From what I see in the first video, you have the special coated steel sliding sleeve. These cannot be lapped!

Bad news is, this sleeve is part of a gear set!$$$$$

I would take the transmission completely apart, remove the sliding sleeve and inspect the tiny little grooves and inspect the gear cups!

Try using a synthetic gear oil this time.


.
 
Rick,
So short of either getting a replacement transmission or rebuilding this one am I pretty much toast? If I get a replacement transmission is there one that I need to look for over another? By this I meanis the 1.95 gear ratio determined by the transmission or the intermediate, lower unit. Do you think that by replacing the seals and getting the water intrusion problem rectified I will be ok to use the drive after new oil?
 
With exception to the Diesel engine “E” drive, all transmissions are of the same reduction.

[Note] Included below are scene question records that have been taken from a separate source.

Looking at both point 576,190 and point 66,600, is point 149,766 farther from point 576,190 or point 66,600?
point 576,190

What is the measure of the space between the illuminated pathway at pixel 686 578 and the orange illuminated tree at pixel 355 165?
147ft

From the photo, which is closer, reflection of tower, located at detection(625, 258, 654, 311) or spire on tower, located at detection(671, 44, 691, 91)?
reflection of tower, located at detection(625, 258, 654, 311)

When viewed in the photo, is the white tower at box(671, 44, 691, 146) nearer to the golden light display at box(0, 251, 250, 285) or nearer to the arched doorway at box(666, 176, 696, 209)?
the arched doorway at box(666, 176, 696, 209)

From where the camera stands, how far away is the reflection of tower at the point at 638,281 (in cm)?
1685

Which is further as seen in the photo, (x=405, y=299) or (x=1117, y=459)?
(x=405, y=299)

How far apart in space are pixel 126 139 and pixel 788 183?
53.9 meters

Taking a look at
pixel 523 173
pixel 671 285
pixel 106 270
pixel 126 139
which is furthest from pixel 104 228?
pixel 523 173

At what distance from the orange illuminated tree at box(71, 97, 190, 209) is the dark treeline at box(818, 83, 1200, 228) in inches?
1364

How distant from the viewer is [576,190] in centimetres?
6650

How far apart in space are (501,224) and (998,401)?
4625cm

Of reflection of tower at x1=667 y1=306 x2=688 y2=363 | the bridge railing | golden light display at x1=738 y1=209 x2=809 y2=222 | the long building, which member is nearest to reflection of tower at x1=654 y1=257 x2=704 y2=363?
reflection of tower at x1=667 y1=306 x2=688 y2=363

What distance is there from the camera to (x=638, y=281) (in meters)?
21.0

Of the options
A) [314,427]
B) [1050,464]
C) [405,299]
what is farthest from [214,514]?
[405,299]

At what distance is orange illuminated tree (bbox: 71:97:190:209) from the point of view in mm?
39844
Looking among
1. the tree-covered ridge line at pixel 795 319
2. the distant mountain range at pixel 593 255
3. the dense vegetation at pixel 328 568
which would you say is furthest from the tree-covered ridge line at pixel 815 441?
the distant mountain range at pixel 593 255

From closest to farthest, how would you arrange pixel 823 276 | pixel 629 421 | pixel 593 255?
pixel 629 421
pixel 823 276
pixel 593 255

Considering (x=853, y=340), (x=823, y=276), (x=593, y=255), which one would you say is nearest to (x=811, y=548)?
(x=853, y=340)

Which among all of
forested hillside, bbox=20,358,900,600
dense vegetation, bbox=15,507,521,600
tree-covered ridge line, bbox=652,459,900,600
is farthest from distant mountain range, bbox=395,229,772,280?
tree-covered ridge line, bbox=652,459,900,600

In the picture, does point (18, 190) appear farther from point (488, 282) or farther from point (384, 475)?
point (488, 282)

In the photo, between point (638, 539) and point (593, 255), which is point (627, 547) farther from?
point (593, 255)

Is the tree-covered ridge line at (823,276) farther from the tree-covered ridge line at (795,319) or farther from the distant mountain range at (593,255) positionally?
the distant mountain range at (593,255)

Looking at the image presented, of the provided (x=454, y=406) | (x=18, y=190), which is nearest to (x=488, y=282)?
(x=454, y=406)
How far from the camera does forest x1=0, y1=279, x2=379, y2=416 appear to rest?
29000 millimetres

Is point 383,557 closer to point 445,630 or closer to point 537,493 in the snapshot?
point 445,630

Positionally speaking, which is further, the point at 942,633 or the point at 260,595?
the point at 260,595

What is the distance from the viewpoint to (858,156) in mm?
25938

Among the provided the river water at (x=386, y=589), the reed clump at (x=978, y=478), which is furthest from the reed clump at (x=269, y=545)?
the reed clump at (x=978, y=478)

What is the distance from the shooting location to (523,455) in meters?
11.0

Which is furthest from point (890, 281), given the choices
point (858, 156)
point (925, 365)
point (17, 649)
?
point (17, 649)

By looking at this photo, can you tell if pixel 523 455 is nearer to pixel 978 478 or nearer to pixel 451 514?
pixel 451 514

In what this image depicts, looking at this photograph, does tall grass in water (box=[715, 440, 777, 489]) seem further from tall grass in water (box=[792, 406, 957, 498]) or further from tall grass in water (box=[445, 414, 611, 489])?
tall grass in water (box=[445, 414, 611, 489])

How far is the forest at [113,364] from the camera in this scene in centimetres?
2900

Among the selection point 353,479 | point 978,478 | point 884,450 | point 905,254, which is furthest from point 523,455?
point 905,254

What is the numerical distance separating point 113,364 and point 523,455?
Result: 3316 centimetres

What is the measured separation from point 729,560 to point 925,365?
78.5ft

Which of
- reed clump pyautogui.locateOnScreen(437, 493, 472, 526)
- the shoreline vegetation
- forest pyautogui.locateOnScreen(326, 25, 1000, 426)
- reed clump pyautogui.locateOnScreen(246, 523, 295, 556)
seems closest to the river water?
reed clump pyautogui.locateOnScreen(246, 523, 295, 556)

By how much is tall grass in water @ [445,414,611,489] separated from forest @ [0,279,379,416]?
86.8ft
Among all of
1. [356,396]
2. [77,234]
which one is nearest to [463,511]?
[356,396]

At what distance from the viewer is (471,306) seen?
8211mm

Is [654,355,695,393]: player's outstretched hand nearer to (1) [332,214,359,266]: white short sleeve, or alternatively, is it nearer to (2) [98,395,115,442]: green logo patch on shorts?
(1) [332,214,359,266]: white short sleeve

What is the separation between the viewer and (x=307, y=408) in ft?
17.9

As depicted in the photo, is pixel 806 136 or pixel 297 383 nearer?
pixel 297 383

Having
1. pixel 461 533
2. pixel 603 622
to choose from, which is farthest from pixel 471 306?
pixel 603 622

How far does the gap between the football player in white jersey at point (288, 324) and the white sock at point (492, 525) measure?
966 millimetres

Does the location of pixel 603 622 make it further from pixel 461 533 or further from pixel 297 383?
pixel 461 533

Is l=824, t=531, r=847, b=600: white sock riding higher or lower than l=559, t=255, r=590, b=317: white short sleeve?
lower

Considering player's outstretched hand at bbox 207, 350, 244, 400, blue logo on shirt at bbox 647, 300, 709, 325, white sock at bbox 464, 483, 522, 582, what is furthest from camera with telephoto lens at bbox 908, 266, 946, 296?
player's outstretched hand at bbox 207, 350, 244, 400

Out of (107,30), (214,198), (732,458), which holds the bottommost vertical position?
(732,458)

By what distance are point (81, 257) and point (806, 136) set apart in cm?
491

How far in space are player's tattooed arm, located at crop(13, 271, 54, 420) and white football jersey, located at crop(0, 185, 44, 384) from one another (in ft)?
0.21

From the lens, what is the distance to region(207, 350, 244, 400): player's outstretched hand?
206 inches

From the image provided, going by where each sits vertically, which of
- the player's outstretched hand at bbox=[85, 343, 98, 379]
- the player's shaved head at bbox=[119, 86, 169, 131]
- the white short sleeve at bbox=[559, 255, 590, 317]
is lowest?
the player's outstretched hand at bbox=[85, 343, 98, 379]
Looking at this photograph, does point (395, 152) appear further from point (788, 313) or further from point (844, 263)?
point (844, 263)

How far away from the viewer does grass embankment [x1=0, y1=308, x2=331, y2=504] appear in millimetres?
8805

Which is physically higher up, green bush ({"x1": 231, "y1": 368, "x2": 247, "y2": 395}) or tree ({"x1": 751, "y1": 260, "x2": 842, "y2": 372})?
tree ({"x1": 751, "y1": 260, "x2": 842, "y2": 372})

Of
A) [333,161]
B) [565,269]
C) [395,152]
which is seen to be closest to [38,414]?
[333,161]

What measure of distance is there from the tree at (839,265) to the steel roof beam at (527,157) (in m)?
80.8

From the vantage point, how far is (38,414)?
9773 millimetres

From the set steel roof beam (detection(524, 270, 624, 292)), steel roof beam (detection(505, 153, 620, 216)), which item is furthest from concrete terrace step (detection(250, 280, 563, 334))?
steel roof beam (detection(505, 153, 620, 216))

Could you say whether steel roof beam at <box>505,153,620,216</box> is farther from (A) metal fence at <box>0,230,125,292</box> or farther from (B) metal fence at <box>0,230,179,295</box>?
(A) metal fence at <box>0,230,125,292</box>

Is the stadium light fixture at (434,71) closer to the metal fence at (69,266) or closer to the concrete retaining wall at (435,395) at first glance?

The overall or final reduction “differences” (I.E., 2.30:1, 1.95:1 or 1.78:1) occur within the lower gear set.
In other words, the final drive reduction is a combination of the transmission reduction and the lower gear unit reduction!!!

For a Diesel engine (more torque), if a final drive reduction of 2.30:1 was needed, the E transmission could be used with the DP 1.95:1 gear set, giving you a final reduction of 2.30:1.
(the 2.30:1 gear set is not stout!)

point being....... if your transmission is an E, you will want to replace it with an E!

I would still pull apart and inspect the sleeve’s oiling grooves.
Using a fine pointed instrument, pick any metallic debris out of the groves.
 
Last edited:
Rick,
Am I correct in my thinking that I can pull the transmission without the entire drive? What needs to be removed besides the u joint bellows?
 
Yes...... we always remove the transmission by itself and/or first.
It is always reinstalled by itself and last!

Please get yourself an OEM workshop manual!